**Passage**
#####

What is a Motorist?

Last month I seemed to simultaneously hit a mark and touch a nerve with I don’t pay road tax.  Nik raised some dissent:

I do have a bit of an issue with your post painting all motorists as fat, lazy, inconsiderate, unable to change, destroying the environment, and so on. I do have a car, which I use to travel longer distances, particularly to countryside areas that don’t have train services, or whose train services are so inconvenient that using them is impractical. And I do even, occasionally, drive in London. […] I don’t like the ‘at war with motorists’ tone, which is neither constructive nor reasonable, and risks dogmatically painting all motorists with the same brush, and also ignores the fact that outside of densly populated areas such as London, public transport is often patchy to non-existent, and people often have no choice but to drive.

The issue here is the Nik seems be identifying himself as a Motorist.  He seems to have fallen for the line of the tabloid and Top Gear media: that there are Motorists, and there are a few lonely losers and hippies who are either too poor or too misguided to drive.  In fact, just as there are several different kinds of bike user, Jillian Anable’s 2005 paper, ‘Complacent Car Addicts’ or ‘Aspiring Environmentalists’? Identifying travel behaviour segments using attitude theory (PDF link), identified six distinct attitudes to the car amongst day-trip travelers questioned at two National Trust properties near Manchester.

#####

**Supplied material**
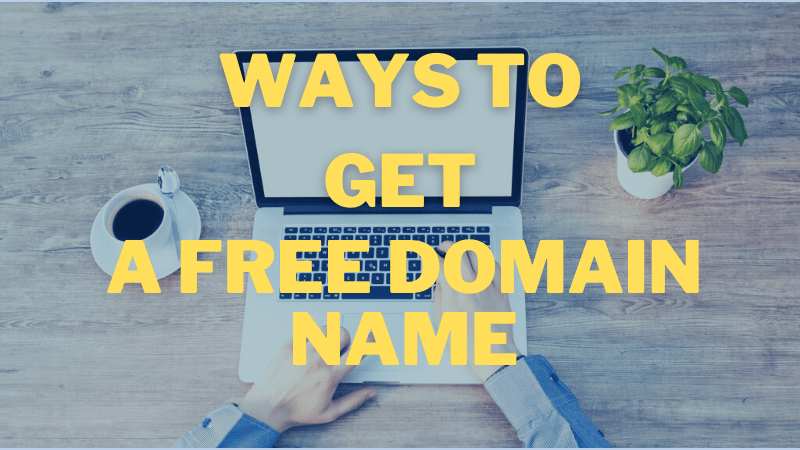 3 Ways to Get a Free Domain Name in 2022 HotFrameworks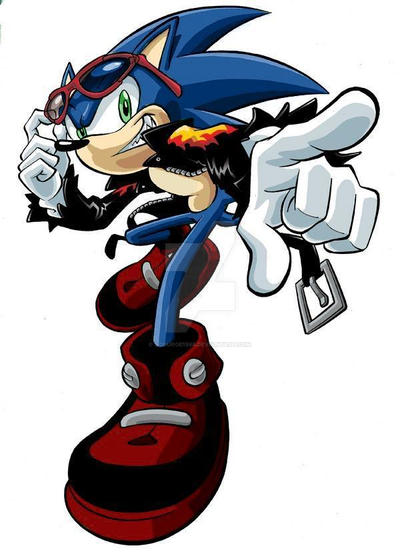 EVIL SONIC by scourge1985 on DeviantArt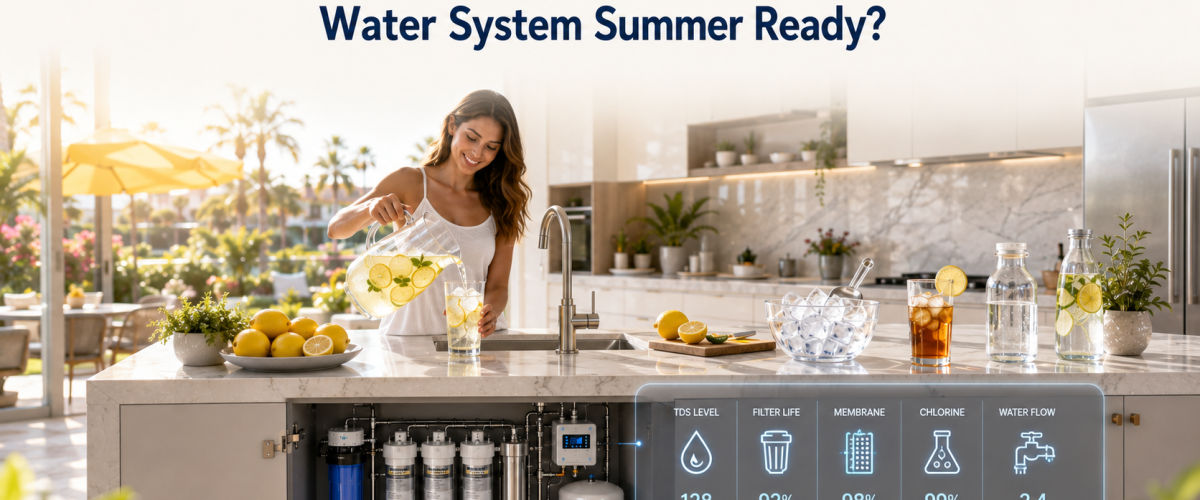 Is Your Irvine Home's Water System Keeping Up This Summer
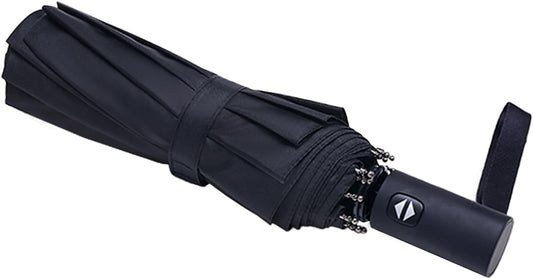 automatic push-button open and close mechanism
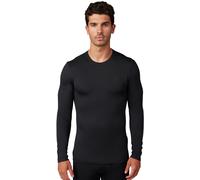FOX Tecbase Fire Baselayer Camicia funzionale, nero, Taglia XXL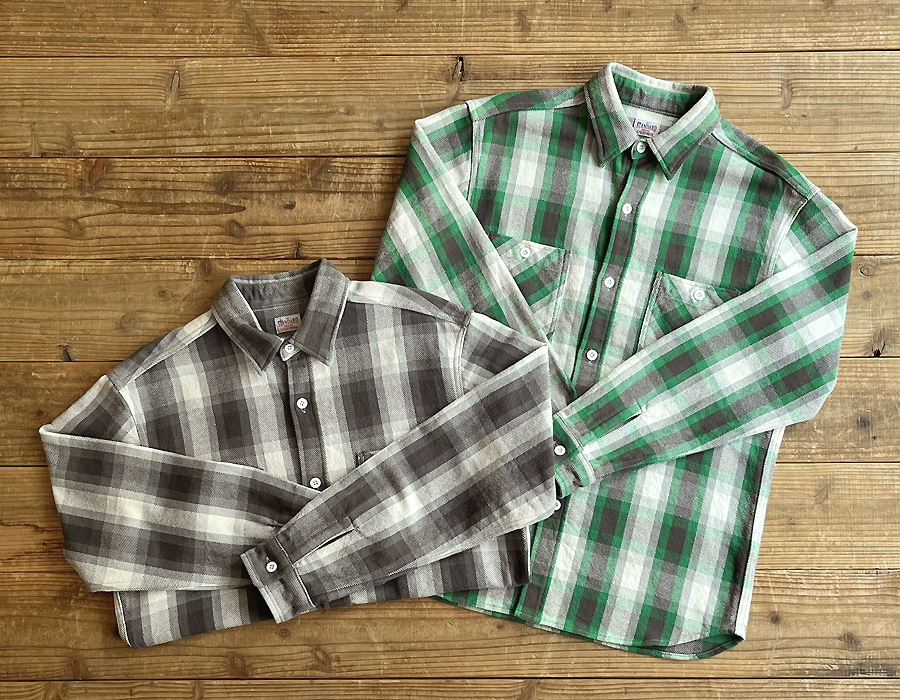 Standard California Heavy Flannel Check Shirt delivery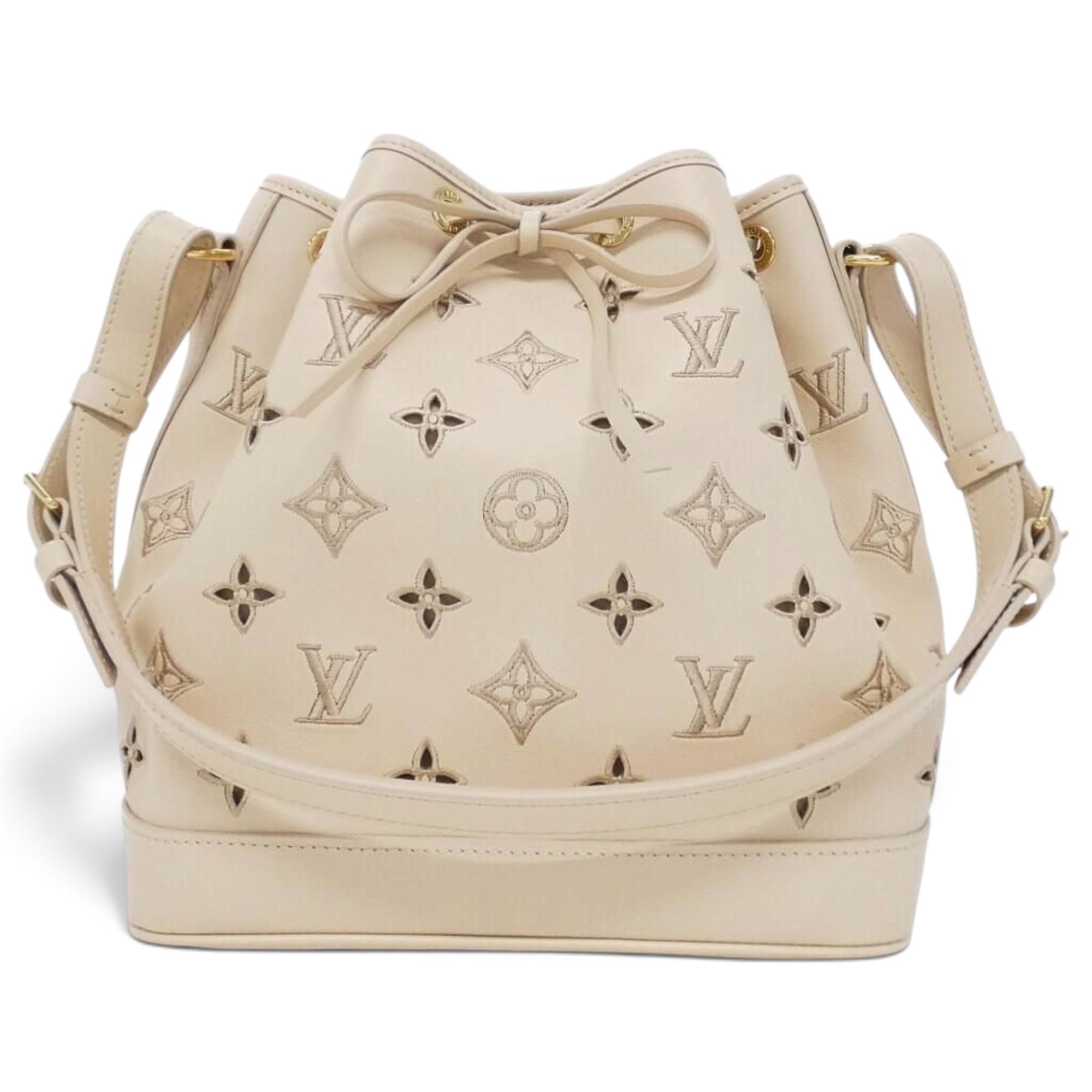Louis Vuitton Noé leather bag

#####

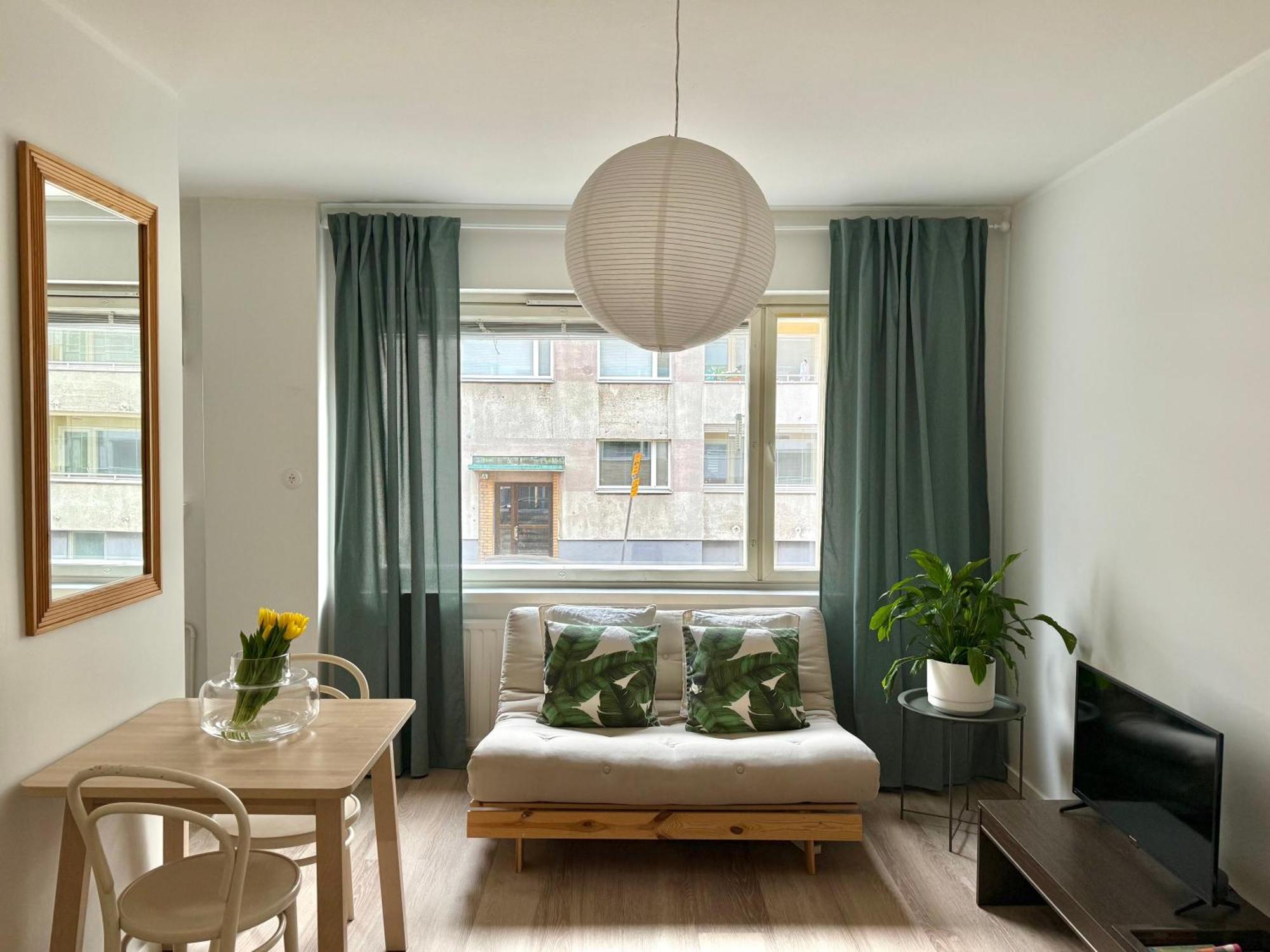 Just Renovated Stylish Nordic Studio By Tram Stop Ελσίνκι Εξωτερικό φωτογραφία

#####

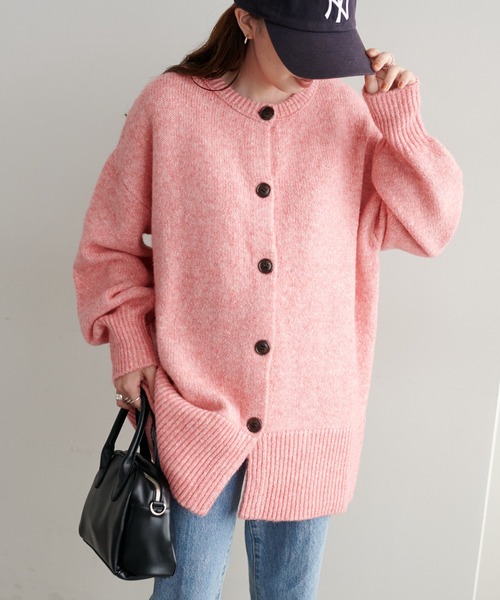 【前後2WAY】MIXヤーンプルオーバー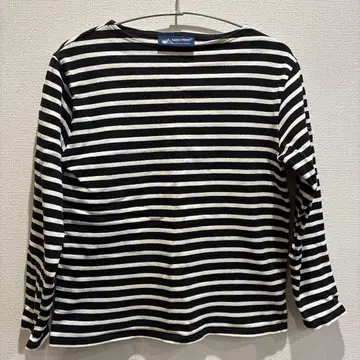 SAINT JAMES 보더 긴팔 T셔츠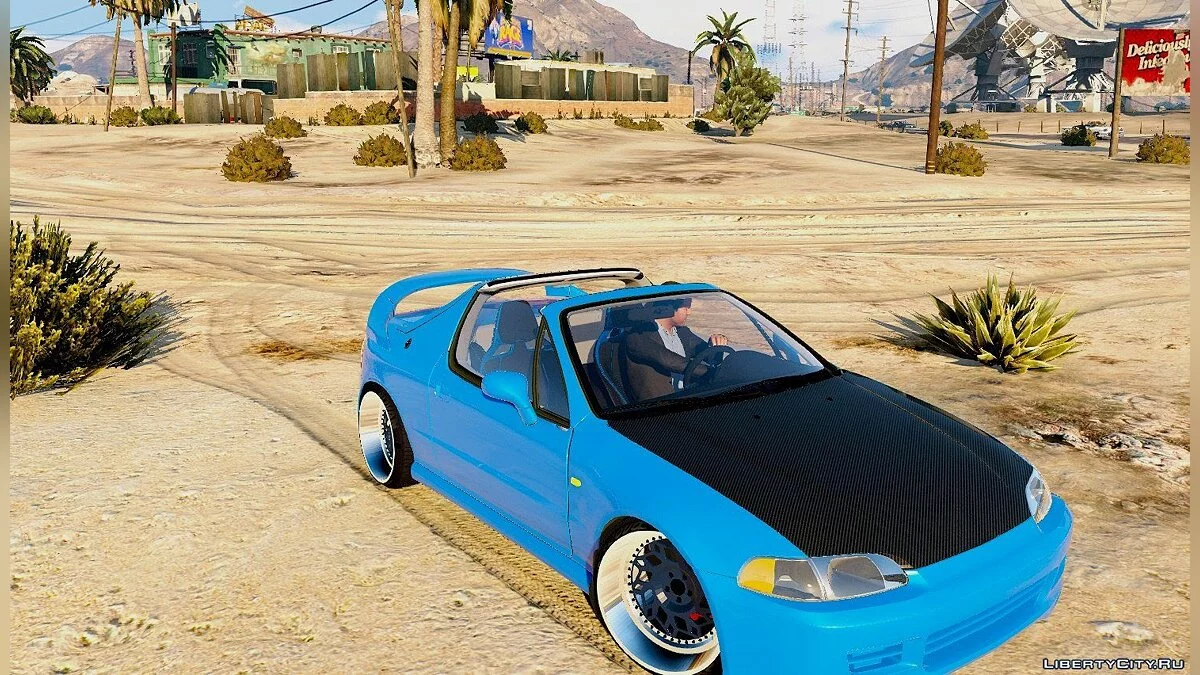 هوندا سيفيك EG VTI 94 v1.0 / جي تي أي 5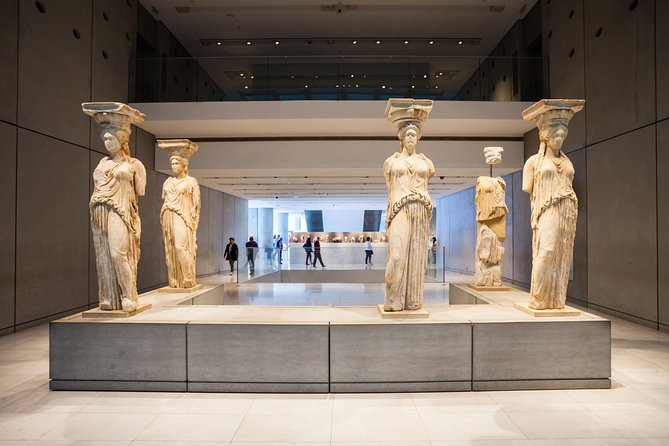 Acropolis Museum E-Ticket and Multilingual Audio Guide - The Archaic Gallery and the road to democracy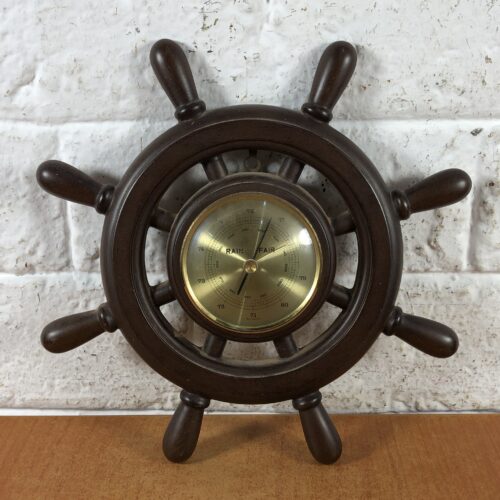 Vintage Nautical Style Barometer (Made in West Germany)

#####

**Work task 1**
In the post on motorists, how many distinct attitudes to the car did Jillian Anable's 2005 paper identify?
**Work task 2**
Pick up the post on motorists right after its last sentence and keep writing in the same voice.

**Written reply 1**
Six distinct attitudes to the car.

**Written reply 2**
Motorists — the active advocates and pillars of Motorism — amounted to less than half of the car owners and drivers.  Motorists themselves can in turn be divided into two categories.  The Die Hard Drivers “are fond of cars and car travel, believe in the right to drive cheaply and freely and have negative feelings towards all other travel modes.”  Meanwhile, the Complacent Car Addicts “admit that the use of alternative modes is possible, but do not feel any moral imperative or other incentive to alter their car use.”  That is, there are lazy and selfish Motorists, and then there are actively evil Motorists.  No blog post is ever going to change their minds about using a car.

The section that Anable unfortunately chose to call Malcontented Motorists, are in fact not Motorists — not advocates of Motorism — at all.  Drivers in this section ” perceive a high number of constraints to the use of public transport despite feeling increasingly frustrated and unhappy with car travel and believing that they have a moral responsibility to change behaviour.”  They sound very much like the people for whom “public transport is often patchy to non-existent, and have no choice but to drive.”  These people don’t need a blog post to change their minds: they need a bus or bike path that goes where they need to go, or a better planned town that still has local jobs and shops.  (They might appreciate a blog post that helps them achieve that, though.)

The final section of Drivers are the Aspiring Environmentalists, who “have already substantially reduced their car use largely for environmental and health reasons but appreciate the practical advantages of car travel and are thus reluctant to give up ownership entirely.”  I am guessing that Nik is in this category.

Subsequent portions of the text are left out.